- [Exercise description]: Pick out each line of the material below that contains the word "striped" and copy those lines in full.

- [Supplied data]:
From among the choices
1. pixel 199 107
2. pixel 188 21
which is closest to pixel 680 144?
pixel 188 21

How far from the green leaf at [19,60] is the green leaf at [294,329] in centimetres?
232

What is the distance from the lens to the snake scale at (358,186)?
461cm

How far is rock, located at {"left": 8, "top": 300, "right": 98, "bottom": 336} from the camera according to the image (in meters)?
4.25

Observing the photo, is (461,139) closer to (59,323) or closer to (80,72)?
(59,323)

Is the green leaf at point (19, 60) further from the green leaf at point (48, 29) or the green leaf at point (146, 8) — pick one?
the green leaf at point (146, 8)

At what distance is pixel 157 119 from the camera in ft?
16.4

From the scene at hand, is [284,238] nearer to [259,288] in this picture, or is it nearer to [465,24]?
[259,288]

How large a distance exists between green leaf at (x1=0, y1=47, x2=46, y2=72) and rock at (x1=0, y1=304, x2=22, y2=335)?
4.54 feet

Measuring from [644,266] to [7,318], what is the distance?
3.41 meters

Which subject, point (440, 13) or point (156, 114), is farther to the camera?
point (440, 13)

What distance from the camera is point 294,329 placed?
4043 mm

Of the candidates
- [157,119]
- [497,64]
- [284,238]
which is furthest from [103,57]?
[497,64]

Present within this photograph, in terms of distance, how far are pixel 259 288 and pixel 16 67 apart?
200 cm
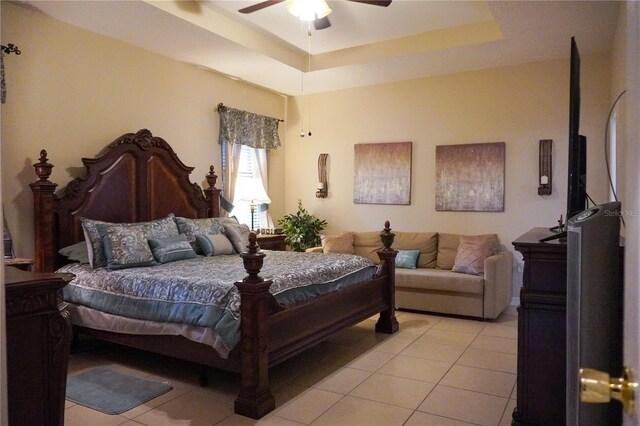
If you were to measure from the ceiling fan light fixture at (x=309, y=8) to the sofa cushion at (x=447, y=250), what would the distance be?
3.13m

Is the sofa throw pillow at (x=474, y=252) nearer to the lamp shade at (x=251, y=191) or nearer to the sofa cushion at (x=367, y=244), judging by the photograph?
the sofa cushion at (x=367, y=244)

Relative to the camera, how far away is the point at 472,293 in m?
4.82

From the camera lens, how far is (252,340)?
2684mm

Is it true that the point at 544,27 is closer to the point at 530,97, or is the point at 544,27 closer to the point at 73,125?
the point at 530,97

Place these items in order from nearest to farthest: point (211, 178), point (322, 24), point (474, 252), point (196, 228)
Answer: point (322, 24)
point (196, 228)
point (474, 252)
point (211, 178)

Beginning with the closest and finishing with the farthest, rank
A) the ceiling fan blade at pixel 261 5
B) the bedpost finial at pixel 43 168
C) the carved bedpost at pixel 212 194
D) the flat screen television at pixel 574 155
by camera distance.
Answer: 1. the flat screen television at pixel 574 155
2. the ceiling fan blade at pixel 261 5
3. the bedpost finial at pixel 43 168
4. the carved bedpost at pixel 212 194

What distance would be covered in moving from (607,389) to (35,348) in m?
1.58

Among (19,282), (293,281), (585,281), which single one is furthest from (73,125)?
(585,281)

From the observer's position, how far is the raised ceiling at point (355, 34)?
3797 millimetres

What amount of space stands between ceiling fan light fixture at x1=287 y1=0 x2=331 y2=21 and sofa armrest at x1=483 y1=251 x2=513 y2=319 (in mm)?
2963

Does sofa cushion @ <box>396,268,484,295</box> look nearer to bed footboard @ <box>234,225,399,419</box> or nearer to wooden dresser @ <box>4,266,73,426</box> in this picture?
bed footboard @ <box>234,225,399,419</box>

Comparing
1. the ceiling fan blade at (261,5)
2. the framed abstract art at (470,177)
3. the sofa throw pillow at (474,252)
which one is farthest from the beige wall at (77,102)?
the sofa throw pillow at (474,252)

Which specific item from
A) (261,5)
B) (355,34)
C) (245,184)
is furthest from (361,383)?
(355,34)

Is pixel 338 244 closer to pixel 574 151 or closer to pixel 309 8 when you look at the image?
pixel 309 8
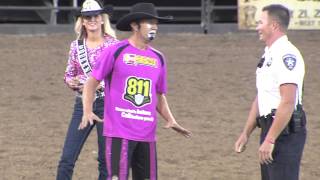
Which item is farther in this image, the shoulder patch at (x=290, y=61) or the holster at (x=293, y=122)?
the holster at (x=293, y=122)

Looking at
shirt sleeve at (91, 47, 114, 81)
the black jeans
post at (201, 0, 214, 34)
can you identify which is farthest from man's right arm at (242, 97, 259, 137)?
post at (201, 0, 214, 34)

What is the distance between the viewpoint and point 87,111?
5309 millimetres

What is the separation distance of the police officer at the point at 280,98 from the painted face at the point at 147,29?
83 centimetres

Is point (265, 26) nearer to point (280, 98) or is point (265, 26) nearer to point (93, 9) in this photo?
point (280, 98)

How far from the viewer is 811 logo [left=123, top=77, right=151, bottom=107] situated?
5.23m

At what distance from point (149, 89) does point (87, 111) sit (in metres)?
0.47

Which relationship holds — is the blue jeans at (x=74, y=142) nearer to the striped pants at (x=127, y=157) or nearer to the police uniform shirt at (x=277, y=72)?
the striped pants at (x=127, y=157)

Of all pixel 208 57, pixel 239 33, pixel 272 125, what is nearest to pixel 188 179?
pixel 272 125

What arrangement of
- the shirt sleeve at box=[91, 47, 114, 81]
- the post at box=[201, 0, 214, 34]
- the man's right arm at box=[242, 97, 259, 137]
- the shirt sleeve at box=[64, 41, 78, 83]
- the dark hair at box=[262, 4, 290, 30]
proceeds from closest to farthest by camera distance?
the dark hair at box=[262, 4, 290, 30], the man's right arm at box=[242, 97, 259, 137], the shirt sleeve at box=[91, 47, 114, 81], the shirt sleeve at box=[64, 41, 78, 83], the post at box=[201, 0, 214, 34]

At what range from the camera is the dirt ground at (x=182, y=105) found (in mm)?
7918

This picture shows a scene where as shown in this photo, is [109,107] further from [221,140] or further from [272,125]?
[221,140]

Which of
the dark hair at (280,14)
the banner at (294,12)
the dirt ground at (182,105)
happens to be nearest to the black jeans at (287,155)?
the dark hair at (280,14)

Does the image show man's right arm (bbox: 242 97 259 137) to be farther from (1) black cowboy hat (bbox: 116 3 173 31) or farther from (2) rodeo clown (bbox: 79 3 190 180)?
(1) black cowboy hat (bbox: 116 3 173 31)

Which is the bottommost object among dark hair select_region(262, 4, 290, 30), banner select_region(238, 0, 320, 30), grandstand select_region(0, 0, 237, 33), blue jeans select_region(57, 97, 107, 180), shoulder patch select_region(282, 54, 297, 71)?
grandstand select_region(0, 0, 237, 33)
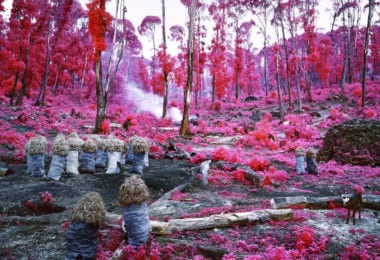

- [Exercise response]:
Which relationship holds — is the blue jeans at (x=74, y=142) nearer to the striped pants at (x=127, y=157) or nearer to the police uniform shirt at (x=277, y=72)?
the striped pants at (x=127, y=157)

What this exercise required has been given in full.